* **STATED EXERCISE**: Please copy the lines below word for word, leaving out the pictures.

-- BEGIN --

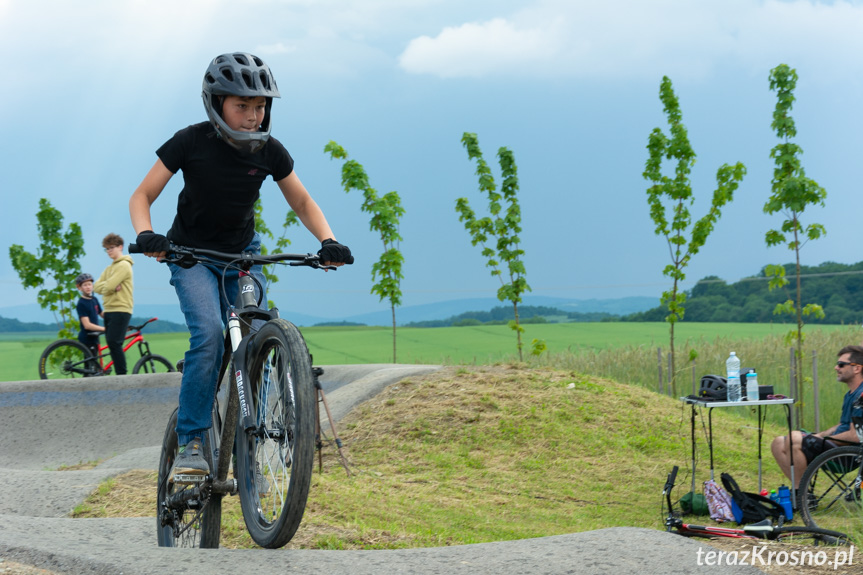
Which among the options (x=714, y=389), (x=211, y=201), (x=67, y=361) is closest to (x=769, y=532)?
(x=714, y=389)

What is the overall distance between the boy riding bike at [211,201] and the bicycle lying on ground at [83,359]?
10724mm

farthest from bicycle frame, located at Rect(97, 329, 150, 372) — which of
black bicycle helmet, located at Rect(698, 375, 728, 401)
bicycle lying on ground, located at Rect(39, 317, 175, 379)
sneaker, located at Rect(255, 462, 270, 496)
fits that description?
sneaker, located at Rect(255, 462, 270, 496)

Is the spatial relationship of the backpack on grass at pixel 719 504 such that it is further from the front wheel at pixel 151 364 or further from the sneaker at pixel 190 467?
the front wheel at pixel 151 364

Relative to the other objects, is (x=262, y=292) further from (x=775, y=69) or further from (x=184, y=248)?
(x=775, y=69)

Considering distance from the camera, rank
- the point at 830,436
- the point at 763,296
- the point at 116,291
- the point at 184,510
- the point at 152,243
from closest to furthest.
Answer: the point at 152,243, the point at 184,510, the point at 830,436, the point at 116,291, the point at 763,296

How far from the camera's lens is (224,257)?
4.17 metres

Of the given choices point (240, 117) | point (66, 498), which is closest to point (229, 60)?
point (240, 117)

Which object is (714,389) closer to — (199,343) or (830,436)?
(830,436)

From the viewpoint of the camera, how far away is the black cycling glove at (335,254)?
425cm

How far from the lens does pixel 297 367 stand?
11.4 feet

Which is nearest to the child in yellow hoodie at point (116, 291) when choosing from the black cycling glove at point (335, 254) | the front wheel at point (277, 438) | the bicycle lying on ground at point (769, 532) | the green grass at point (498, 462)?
the green grass at point (498, 462)

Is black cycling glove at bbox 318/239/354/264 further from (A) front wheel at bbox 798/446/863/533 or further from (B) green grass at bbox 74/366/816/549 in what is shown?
(A) front wheel at bbox 798/446/863/533

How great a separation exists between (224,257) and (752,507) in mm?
5213

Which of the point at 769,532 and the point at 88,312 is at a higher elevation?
the point at 88,312
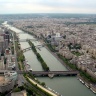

-- END --

* **FINAL RESULT**:
Which among the options (x=714, y=389), (x=211, y=201), (x=67, y=361) is closest to (x=769, y=532)?
(x=714, y=389)

What is the overall distance between the boy riding bike at [211,201] and the bicycle lying on ground at [83,359]?
10724mm

farthest from bicycle frame, located at Rect(97, 329, 150, 372) — which of
black bicycle helmet, located at Rect(698, 375, 728, 401)
bicycle lying on ground, located at Rect(39, 317, 175, 379)
sneaker, located at Rect(255, 462, 270, 496)
fits that description?
sneaker, located at Rect(255, 462, 270, 496)

Is the spatial relationship of the backpack on grass at pixel 719 504 such that it is further from the front wheel at pixel 151 364 or further from the sneaker at pixel 190 467?
the front wheel at pixel 151 364

Relative to the other objects, is (x=262, y=292) further from (x=775, y=69) or further from (x=184, y=248)?
(x=775, y=69)

Considering distance from the camera, rank
- the point at 830,436
- the point at 763,296
- the point at 116,291
- the point at 184,510
- the point at 152,243
from closest to furthest.
Answer: the point at 152,243, the point at 184,510, the point at 830,436, the point at 116,291, the point at 763,296

How far from the camera's lens is (224,257)?
4.17 metres

Of the given choices point (240, 117) | point (66, 498), which is closest to point (229, 60)?
point (240, 117)

Which object is (714,389) closer to — (199,343) or (830,436)?
(830,436)

From the viewpoint of the camera, how far away is the black cycling glove at (335,254)?
425cm

How far from the lens does pixel 297 367 stand?
11.4 feet

Which is nearest to the child in yellow hoodie at point (116, 291) when choosing from the black cycling glove at point (335, 254) | the front wheel at point (277, 438) | the bicycle lying on ground at point (769, 532) | the green grass at point (498, 462)?
the green grass at point (498, 462)

Is black cycling glove at bbox 318/239/354/264 further from (A) front wheel at bbox 798/446/863/533 or further from (B) green grass at bbox 74/366/816/549 in what is shown?
(A) front wheel at bbox 798/446/863/533

How great a separation exists between (224,257) and (752,507) in mm?
5213

Which of the point at 769,532 and the point at 88,312 is at a higher elevation?
the point at 88,312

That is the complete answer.